Written exercise 1 => Reproduce the passage of the camera forum thread starting at "## SlipperFan (Aug 16, 2006)" and ending at "something that small.".
Written exercise 2 => In the camera forum thread, what did lienluu order?

Document excerpt =>

####

Eric Muehlbauer said:


> If you want, PM me and I'll send you a comparison...a P. concolor photograped by both cameras. Both are 6 megapixels, but the difference is incredible...



Eric, please post it for everyone to see! I think the comparission would be useful for any one considering contimplaiting spending the extra money. 

But if you insist, please PM the pictures to me as well.

Kyle


----------



## SlipperFan (Aug 16, 2006)

Your choices look good to me, Lien. I didn't check the specs on the lens, though. Does it give you how close it can focus? That would be an important consideration in my book.

Yes, I agree. Eric, please post the photos.


----------



## Jon in SW Ohio (Aug 16, 2006)

From what I could find on that lens, it can focus from centimeters away. I'd recommend a tripod for when trying to take pics of things that small. Even a tiny movement can throw off the quality of the picture when focused on something that small.

Jon
________
SUZUKI DR400


----------



## Paphman910 (Aug 16, 2006)

Hi Lien:
Good choice and I think the lens you chose depend on how small a flower you want to take. The quality of your lens makes a big difference and the more you pay the better the lens. It will show in the quality of the photos.

Paphman910


----------



## kentuckiense (Aug 16, 2006)

Be sure to get a huge memory card, too.


----------



## Eric Muehlbauer (Aug 16, 2006)

I'll work on sending the pictures...I'lve always been lazy about figuring out the best means of sending them (theyr'e several mb) Memory cards are cheap now...I got a 1 gb chips from Oempcworld for a little over $30, shipping included. Take care, Eric


----------



## lienluu (Aug 16, 2006)

So i just ordered a tripod, the Canon EOS 30D 8.2MP Digital SLR Camera and Canon EF 100mm f/2.8 Macro USM Lens for Canon SLR Cameras. YAY!


----------



## Paphman910 (Aug 16, 2006)

Hi Lienluu:
That is one great camera and I can't wait to see photos you take. I know it is going to be very impressive. Good Choice. It is a very solid camera and not flimsy like other cameras.

Paphman910


----------



## lienluu (Aug 16, 2006)

Paphman910 said:


> Hi Lienluu:
> That is one great camera and I can't wait to see photos you take. I know it is going to be very impressive. Good Choice. It is a very solid camera and not flimsy like other cameras.
> 
> Paphman910




Thanks! I can't wait to get it and can't wait to see if i can take pics of these little Lepenthes. They are so amazing, but impossible to photograph with the camera I have now.

Lien


----------



## Paphman910 (Aug 16, 2006)

Hi Lienluu:
Check this site out:
http://www.dcresource.com/reviews/canon/eos_30d-review/

Paphman910


----------



## lienluu (Aug 16, 2006)

Paphman910 said:


> Hi Lienluu:
> Check this site out:
> http://www.dcresource.com/reviews/canon/eos_30d-review/
> 
> Paphman910



Thanks!!


----------



## Eric Muehlbauer (Aug 16, 2006)

OK....I'm trying here with Imageshack or whatever its called....the better picture is the D50, the yellower blurry one is the L2 ...Take care, Eric


----------



## Eric Muehlbauer (Aug 16, 2006)

I don't see squat.....Oh well....Take care, Eric


----------



## SlipperFan (Aug 17, 2006)

I don't see anything, either. I'm not familiar with Imageshack, but on Photobucket you can copy the link that has img before and after the name. Does Imageshack have that option?


----------

####

Given information =>

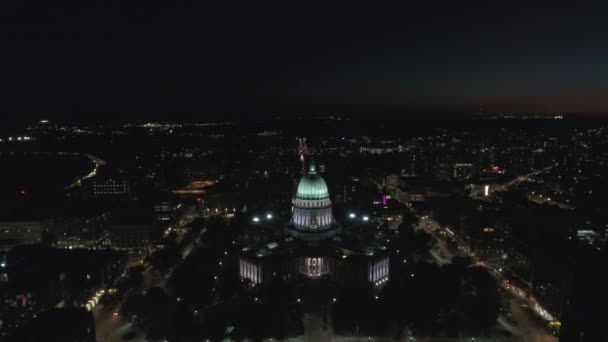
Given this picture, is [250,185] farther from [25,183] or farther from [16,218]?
[25,183]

####

Reply 1 =>
## SlipperFan (Aug 16, 2006)

Your choices look good to me, Lien. I didn't check the specs on the lens, though. Does it give you how close it can focus? That would be an important consideration in my book.

Yes, I agree. Eric, please post the photos.


----------



## Jon in SW Ohio (Aug 16, 2006)

From what I could find on that lens, it can focus from centimeters away. I'd recommend a tripod for when trying to take pics of things that small. Even a tiny movement can throw off the quality of the picture when focused on something that small.

Reply 2 => A tripod, the Canon EOS 30D 8.2MP Digital SLR Camera, and the Canon EF 100mm f/2.8 Macro USM Lens.